A dangerous romance

Through the glass darkly

When I was about midway through my second decade and starting to take an interest in poetry, I was one day leafing through an anthology of English poetry when my eye caught a poem called ‘The Lover Showeth How He is Forsaken of such as He Sometime Enjoyed’.

They flee from me, that sometime did me

seek,

With naked foot stalking within my

chamber:

Once have I seen them gentle, tame, and meek,

That now are wild, and do not once remember,

That sometime they have put themselves in danger

To take bread at my hand ; and now they range

Busily seeking in continual change.

Thanked be fortune, it hath been otherwise

Twenty times better; but once in special

In thin arraye after a pleasant guise

When her loose gown from her shoulders did fall,

And she me caught in her arms long and small;

Therewithal sweetly did me kiss,

And softly said, ‘Dear heart, how like you this?

It was no dream ; for I lay broad awaking:

But all is turn'd now through my gentleness,

Into a bitter fashion of forsaking;

And I have leave to go of her goodness;

And she also to use new fangleness.

But since that I unkindly so am served:

How like you this, what hath she now deserved?

The poem’s author was Sir Thomas Wyatt (1503-1552 ). Wyatt was not only a poet, but an ambassador in the service of Henry VIII, a dangerous occupation due to the violent character of the king and his single-minded concern with getting a male heir. His father had emerged victorious after the bloody civil wars known as the Wars of the Roses, but Henry knew unless he could provide a son, England could be plunged back into war.
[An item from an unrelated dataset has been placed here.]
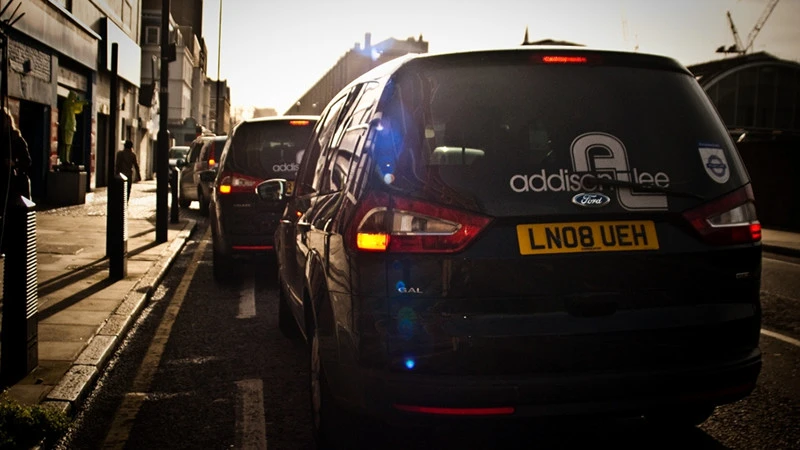 Autonomiczne autobusy i taksówki pojawią się w Wielkiej Brytanii do 2021 roku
Wyatt’s first major diplomatic task was to Rome to persuade Pope Clement VII to annul the king’s marriage to Catherine of Aragon so that Henry could marry Anne Boleyn. Although the Pope refused, in 1535 Wyatt was knighted for his efforts.
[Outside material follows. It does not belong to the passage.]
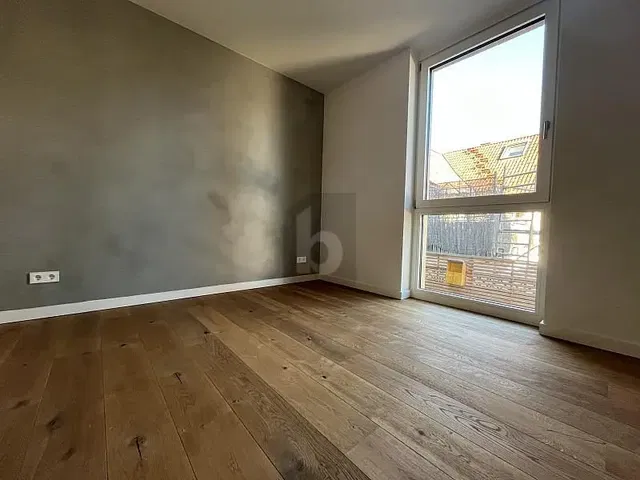 Wohnzimmer; holzboden, tageslicht, blick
The next year – 1536 – Wyatt’s world fell apart. In order to marry Anne Boleyn, Henry had broken with the Church of Rome. But Anne’s only surviving child was a girl, later to become Elizabeth I. Henry determined to rid himself of his queen, charging her with adultery with a number of men, including her own brother. And Sir Thomas Wyatt.

While there is no proof of this charge, it seems that Wyatt, whose marriage was not happy, fell in love with Anne during the early 1520s. Wyatt’s grandson, in his life of the executed queen, said that from the moment Sir Thomas had seen “this new beauty” in the winter of 1522, he had fallen in love with her. Two of his poems, in particular, have been linked with Anne Boleyn, the one quoted above, and “Whoso list to Hunt”, the final lines of which appear to refer to Henry’s claim to her.
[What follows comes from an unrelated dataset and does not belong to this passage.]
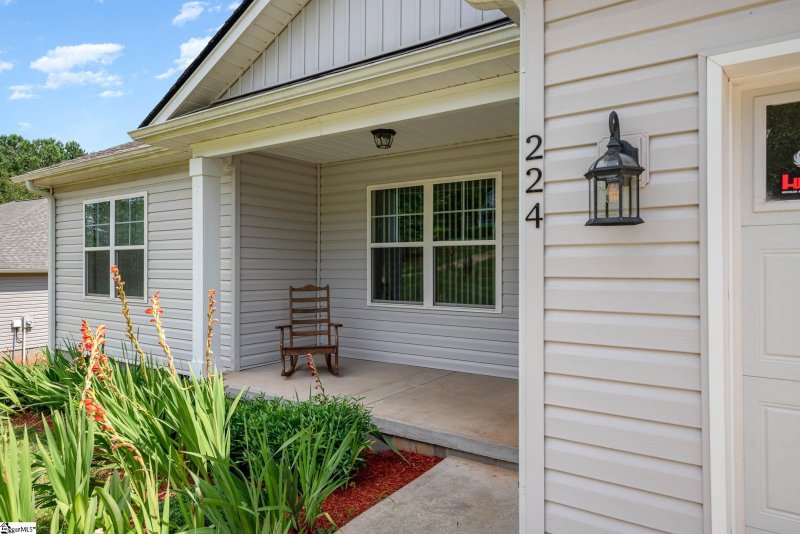 Property image 4 at 224 Hallmark Circle, Easley, SC 29640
“Whoso list to hunt? I know where is an

hind!

But as for me, alas! I may no more,

The vain travail hath wearied me so sore;

I am of them that furthest come behind.

Yet may I by no means my wearied mind

Draw from the deer ; but as she fleeth afore

Fainting I follow; I leave off therefore,

Since in a net I seek to hold the wind.

Who list her hunt, I put him out of doubt

As well as I, may spend his time in vain!

And graven with diamonds in letters plain,

There is written her fair neck round about;

' Noli me tangere; for Cæsar's I am,

And wild for to hold, though I seem tame.'

Wyatt was imprisoned in the Tower of London and only escaped execution through his father’s friendship with the king’s chancellor, Thomas Cromwell. But it is possible he witnessed the queen’s execution on May 19, 1536 from his cell window.

Although he seems to have been restored to favour and was indeed granted lands from the dissolved Boxley Abbey, in 1541 he was charged with treason, the charges only lifted through the intervention of Henry’s fifth wife, Catherine Howard. Early the next year, Wyatt fell ill and died on October 11, 1542 at the age of 39.

Sir Thomas Wyatt is held by many to be the father of English poetry, although none of his poems was published during his lifetime, and the first book to feature his verse was printed a full 15 years after his death. His sonnets and odes are have a delicacy and beauty that stands in sharp contrast to the bloody, dangerous age in which he lived his brief and adventurous life.